Directive 1 :: In the commit log, how often does the goroutine copy the kubelet pki folder into `/system/secrets/kubelet`?

Source passage ::

35 Commits

Author SHA1 Message Date
Artem Chernyshev
a07cfbd5a4 fix: mount kubelet secrets from system instead of ephemeral
Launch goroutine that copies kubelet pki folder contents into
`/system/secrets/kubelet` every minute before starting apid container
when running on the worker node.

Mounting kubelet secrets directly from `/var/lib/kubelet/pki` breaks
upgrade flow, because we are not able to unmount ephemeral partition,
which is being used by apid, which is not stopped during the upgrade.

Signed-off-by: Artem Chernyshev <artem.0xD2@gmail.com>
2021-02-09 08:00:04 -08:00
Andrey Smirnov
5855b8d532 fix: refresh control plane endpoints on worker apids on schedule
This moves endpoint refresh from the context of the service `apid` in
`machined` into `apid` service itself for the workers. `apid` does
initial poll for the endpoints when it boots, but also periodically
polls for new endpoints to make sure it has accurate list of `trustd`
endpoints to talk to, this handles cases when control plane endpoints
change (e.g. rolling replace of control plane nodes with new IPs).

Information supplied ::
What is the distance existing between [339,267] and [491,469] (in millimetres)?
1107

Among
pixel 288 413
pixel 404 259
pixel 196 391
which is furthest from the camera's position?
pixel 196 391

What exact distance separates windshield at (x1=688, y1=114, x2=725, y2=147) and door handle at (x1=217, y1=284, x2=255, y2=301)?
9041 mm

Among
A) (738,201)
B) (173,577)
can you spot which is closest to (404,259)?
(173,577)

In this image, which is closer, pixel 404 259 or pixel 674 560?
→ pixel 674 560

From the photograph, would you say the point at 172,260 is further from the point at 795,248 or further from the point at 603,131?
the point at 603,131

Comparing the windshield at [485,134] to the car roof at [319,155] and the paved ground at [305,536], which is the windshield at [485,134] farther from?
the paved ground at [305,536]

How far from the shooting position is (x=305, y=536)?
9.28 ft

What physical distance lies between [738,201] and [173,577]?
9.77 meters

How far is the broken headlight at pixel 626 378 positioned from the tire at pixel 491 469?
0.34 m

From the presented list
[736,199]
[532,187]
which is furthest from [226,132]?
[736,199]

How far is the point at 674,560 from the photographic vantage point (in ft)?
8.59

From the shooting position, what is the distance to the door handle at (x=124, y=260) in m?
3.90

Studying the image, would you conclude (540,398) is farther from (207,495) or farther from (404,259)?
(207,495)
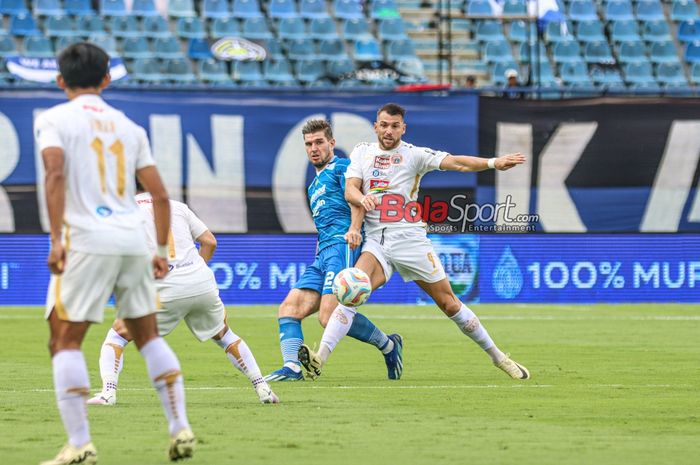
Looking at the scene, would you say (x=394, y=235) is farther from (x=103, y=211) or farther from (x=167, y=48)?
(x=167, y=48)

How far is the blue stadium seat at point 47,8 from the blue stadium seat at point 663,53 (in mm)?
12406

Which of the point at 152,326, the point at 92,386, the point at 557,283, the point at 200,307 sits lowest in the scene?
the point at 557,283

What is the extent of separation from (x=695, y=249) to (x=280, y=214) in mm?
6204

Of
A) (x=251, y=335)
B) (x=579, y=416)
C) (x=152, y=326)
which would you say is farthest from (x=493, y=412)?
(x=251, y=335)

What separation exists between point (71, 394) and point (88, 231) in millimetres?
791

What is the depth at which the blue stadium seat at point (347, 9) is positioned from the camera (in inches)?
1153

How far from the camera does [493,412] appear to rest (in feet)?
30.7

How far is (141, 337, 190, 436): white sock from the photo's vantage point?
6.91m

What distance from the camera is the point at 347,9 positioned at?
2948 cm

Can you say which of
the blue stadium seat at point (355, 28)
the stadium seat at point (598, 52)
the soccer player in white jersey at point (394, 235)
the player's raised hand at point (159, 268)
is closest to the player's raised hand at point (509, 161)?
the soccer player in white jersey at point (394, 235)

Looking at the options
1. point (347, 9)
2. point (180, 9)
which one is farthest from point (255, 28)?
point (347, 9)

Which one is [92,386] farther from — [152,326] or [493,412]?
[152,326]

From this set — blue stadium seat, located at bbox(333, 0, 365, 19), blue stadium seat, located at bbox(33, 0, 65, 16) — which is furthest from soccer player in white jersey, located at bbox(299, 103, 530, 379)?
blue stadium seat, located at bbox(333, 0, 365, 19)

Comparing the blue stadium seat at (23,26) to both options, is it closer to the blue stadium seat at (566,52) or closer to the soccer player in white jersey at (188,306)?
the blue stadium seat at (566,52)
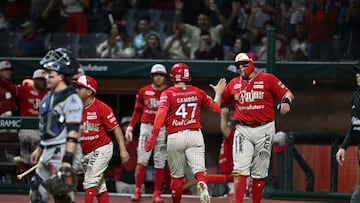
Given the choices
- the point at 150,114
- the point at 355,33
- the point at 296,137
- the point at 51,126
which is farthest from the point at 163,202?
the point at 51,126

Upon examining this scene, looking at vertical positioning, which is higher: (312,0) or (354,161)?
(312,0)

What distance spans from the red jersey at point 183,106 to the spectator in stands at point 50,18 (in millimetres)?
6178

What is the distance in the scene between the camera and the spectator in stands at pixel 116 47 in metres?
15.4

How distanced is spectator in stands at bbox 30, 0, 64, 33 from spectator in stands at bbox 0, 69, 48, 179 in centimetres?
239

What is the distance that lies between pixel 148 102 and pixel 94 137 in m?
3.00

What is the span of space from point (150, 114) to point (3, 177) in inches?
108

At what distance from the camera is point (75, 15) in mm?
16891

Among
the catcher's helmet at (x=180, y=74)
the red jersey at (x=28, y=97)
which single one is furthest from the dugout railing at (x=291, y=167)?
the catcher's helmet at (x=180, y=74)

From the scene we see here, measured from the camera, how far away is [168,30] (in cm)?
1644

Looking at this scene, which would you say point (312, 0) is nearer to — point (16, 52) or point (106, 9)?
point (106, 9)

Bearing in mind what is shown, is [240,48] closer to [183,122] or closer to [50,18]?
[50,18]

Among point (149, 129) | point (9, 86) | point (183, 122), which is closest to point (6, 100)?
point (9, 86)

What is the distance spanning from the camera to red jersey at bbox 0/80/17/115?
1434cm

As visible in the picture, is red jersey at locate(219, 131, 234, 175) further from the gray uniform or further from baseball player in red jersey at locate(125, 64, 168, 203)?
the gray uniform
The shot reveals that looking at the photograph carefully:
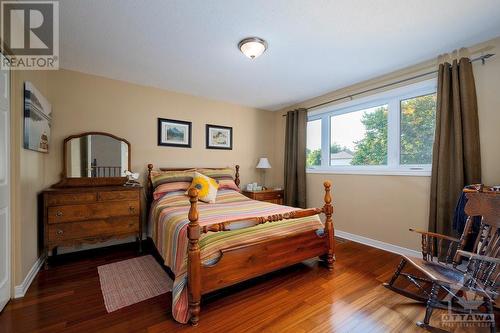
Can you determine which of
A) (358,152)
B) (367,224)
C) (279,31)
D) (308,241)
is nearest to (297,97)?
(358,152)

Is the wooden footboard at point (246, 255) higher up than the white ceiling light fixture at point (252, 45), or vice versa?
the white ceiling light fixture at point (252, 45)

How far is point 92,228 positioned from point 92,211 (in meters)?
0.20

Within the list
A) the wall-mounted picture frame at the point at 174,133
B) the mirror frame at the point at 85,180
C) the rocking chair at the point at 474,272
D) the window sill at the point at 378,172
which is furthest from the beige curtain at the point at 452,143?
the mirror frame at the point at 85,180

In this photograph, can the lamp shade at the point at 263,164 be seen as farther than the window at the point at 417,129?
Yes

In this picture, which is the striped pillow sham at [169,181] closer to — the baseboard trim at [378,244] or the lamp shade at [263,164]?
the lamp shade at [263,164]

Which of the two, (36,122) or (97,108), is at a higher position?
(97,108)

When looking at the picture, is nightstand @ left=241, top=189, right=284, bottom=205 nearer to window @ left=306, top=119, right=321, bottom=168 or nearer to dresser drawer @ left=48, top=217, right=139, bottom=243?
window @ left=306, top=119, right=321, bottom=168

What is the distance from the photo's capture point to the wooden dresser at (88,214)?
2.40 meters

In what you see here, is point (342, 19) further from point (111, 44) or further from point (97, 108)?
point (97, 108)

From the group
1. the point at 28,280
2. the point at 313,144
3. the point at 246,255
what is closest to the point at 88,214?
the point at 28,280

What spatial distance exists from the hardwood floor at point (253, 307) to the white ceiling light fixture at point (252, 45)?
2207 mm

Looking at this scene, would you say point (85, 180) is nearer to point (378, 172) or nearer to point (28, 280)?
point (28, 280)

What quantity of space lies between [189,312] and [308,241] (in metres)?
1.27

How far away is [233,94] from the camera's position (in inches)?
147
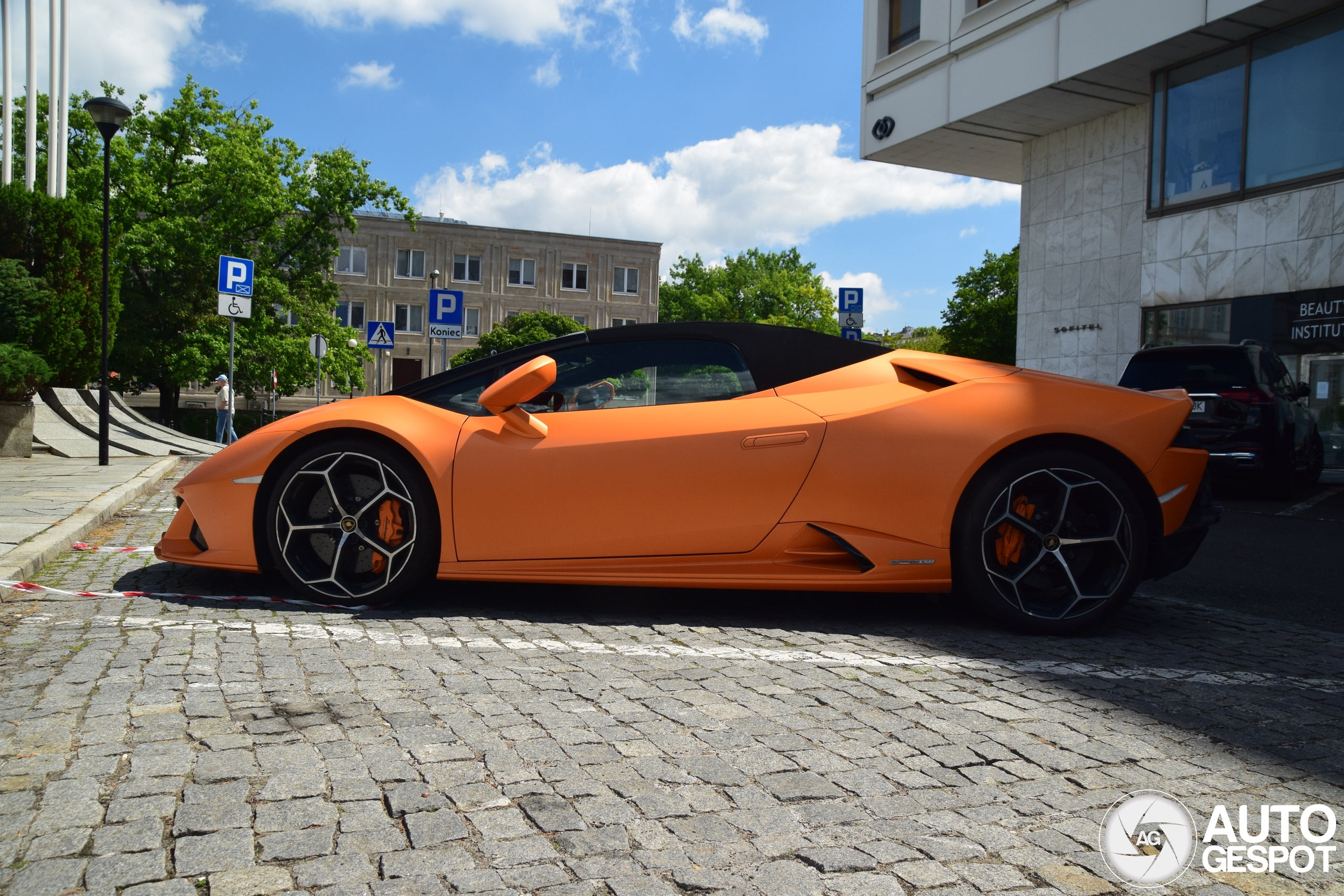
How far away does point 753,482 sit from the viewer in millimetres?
3803

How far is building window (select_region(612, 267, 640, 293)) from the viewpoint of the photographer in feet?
210

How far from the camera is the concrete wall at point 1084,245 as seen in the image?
Answer: 701 inches

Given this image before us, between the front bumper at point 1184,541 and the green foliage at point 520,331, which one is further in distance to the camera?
the green foliage at point 520,331

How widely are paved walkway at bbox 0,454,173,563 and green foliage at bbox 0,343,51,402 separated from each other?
822mm

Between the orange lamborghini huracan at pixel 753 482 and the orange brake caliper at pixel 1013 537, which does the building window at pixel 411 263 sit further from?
the orange brake caliper at pixel 1013 537

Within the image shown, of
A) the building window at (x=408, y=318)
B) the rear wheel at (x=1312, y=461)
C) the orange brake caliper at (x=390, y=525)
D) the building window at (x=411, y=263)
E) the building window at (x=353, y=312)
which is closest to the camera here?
the orange brake caliper at (x=390, y=525)

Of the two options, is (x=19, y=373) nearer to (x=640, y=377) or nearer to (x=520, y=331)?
(x=640, y=377)

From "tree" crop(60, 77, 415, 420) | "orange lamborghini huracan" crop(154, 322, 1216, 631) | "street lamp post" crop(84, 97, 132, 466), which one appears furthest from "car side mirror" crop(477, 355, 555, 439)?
"tree" crop(60, 77, 415, 420)

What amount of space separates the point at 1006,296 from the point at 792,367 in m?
48.4

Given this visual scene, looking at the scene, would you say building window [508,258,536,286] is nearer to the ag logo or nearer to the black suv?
the black suv

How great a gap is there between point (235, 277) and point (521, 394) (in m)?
11.9

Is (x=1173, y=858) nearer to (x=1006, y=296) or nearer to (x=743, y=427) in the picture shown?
(x=743, y=427)

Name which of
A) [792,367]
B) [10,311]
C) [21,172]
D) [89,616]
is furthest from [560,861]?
[21,172]

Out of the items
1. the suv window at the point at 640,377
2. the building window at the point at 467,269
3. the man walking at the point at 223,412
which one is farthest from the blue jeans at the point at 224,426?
the building window at the point at 467,269
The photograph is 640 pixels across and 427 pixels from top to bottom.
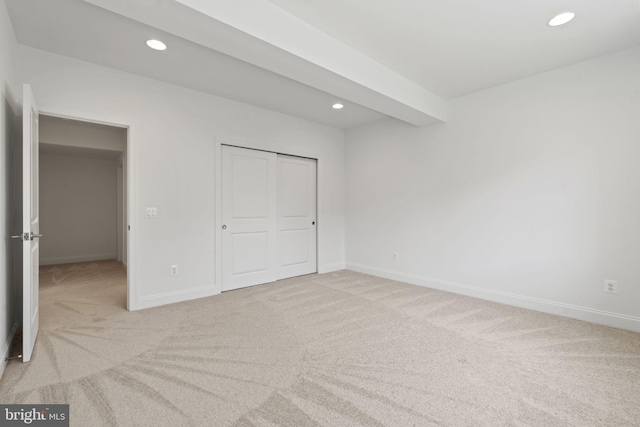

Directive 2 :: Pull out every line of the listing above that contains the string "blue", treating uppercase and lowercase as different.

Written answer 1 :: Every minute.

Written answer 2 ::
How far is the blue stadium seat at point 47,8 from the blue stadium seat at point 663,53 (in mm)?
What is the depth at which the blue stadium seat at point (347, 9) is positioned from the camera (in inches)?
the blue stadium seat at point (355, 28)
From this set — blue stadium seat, located at bbox(333, 0, 365, 19), blue stadium seat, located at bbox(33, 0, 65, 16) — which is furthest from soccer player in white jersey, located at bbox(299, 103, 530, 379)?
blue stadium seat, located at bbox(333, 0, 365, 19)
Comparing the blue stadium seat at (23,26) to both options, is it closer to the blue stadium seat at (566,52) or closer to the soccer player in white jersey at (188,306)?
the blue stadium seat at (566,52)
which one is farthest from the blue jeans at the point at 224,426?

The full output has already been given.